* Begin *

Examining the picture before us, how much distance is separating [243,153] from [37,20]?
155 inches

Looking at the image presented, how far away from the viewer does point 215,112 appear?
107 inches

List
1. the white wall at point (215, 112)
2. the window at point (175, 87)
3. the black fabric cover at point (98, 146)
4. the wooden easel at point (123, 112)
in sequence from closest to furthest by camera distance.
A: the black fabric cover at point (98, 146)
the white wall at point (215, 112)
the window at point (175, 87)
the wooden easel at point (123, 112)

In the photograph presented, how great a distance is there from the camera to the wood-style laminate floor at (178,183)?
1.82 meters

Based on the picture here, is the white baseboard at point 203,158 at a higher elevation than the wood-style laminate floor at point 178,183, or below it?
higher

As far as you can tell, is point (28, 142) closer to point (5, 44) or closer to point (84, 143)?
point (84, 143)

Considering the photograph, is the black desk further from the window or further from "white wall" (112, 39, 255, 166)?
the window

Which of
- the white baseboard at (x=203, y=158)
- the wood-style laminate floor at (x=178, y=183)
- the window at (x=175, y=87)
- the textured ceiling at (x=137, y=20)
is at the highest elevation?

* End *

WRITTEN REQUEST ::
Copy the stretch from the line containing "As far as you" through the end of the data, replacing "baseboard" with "skirting board" and leaving everything else unchanged.

RESPONSE FOR THIS EXERCISE ::
As far as you can tell, is point (28, 142) closer to point (5, 44) or closer to point (84, 143)?
point (84, 143)

Considering the photograph, is the black desk further from the window or further from "white wall" (112, 39, 255, 166)?
the window

Which of
- the white skirting board at (x=203, y=158)
- the wood-style laminate floor at (x=178, y=183)
- the window at (x=175, y=87)
- the textured ceiling at (x=137, y=20)
is at the highest elevation?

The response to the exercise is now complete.